In addition, this statement is consistent with the following APHA policies that reference public health’s role in disaster response:
- APHA Policy Statement 20198: Public Health Support for Long-Term Responses in High-Impact, Postdisaster Settings
- APHA Policy Statement 6211(PP): The Role of State and Local Health Departments in Planning for Community Health Emergencies
- APHA Policy Statement 9116: Health Professionals and Disaster Preparedness
- APHA Policy Statement 20069: Response to Disasters: Protection of Rescue and Recovery Workers, Volunteers, and Residents Responding to Disasters
Finally, this policy statement is consistent with and updates older policies as well as the original late-breaker version of this statement:
- APHA Policy Statement 200910: Improving Access to Vision Care in Community Health Centers
- APHA Policy Statement 20161: Access to Integrated Medical and Oral Health Services
- APHA Policy Statement 7711: Dental Health in a National Health Program
- APHA Policy Statement 9005: Need for Coverage of In Home and Community Based Long Term Care
- APHA Policy Statement 8731PP: Toward a Comprehensive National Policy on Catastrophic Acute and Long Term Health Care
- APHA Policy Statement LB20-06: The Importance of Universal Health Care in Improving Our Nation’s Response to Pandemics and Health Disparities
Background: The United States spends more on health care (16.8% in 2019) than any other industrialized country yet has worse health outcomes.[1,2] Public health receives 2.9% of that spending despite the fact that we have the most preventable deaths. Discussions around universal health care in the United States started in the 1910s and have resurfaced periodically. President Franklin D. Roosevelt attempted twice in the 1940s to establish universal health care and failed both times. Eventually, the U.S. Congress passed Medicare and Medicaid in the 1960s. Universal health care more recently gained attention during debates on and eventual passage of the Affordable Care Act (ACA). There also have been decades of political animosity toward health care reform in the United States, with failed attempts in the Nixon and Clinton administrations and numerous failed attempts to repeal and challenge the ACA.

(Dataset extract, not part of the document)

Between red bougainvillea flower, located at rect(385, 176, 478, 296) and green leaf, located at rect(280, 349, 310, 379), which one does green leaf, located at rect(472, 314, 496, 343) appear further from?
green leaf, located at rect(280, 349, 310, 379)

To date, the U.S. government remains the largest payer of health care in the United States, covering nearly 90 million Americans through Medicare, Medicaid, TRICARE, and the Children’s Health Insurance Program (CHIP). However, this coverage is not universal, and many Americans were uninsured or underinsured even before the COVID-19 pandemic began in 2020.
Pandemics exacerbate underlying issues in our current health care system and highlight the urgent need for universal health care for all Americans.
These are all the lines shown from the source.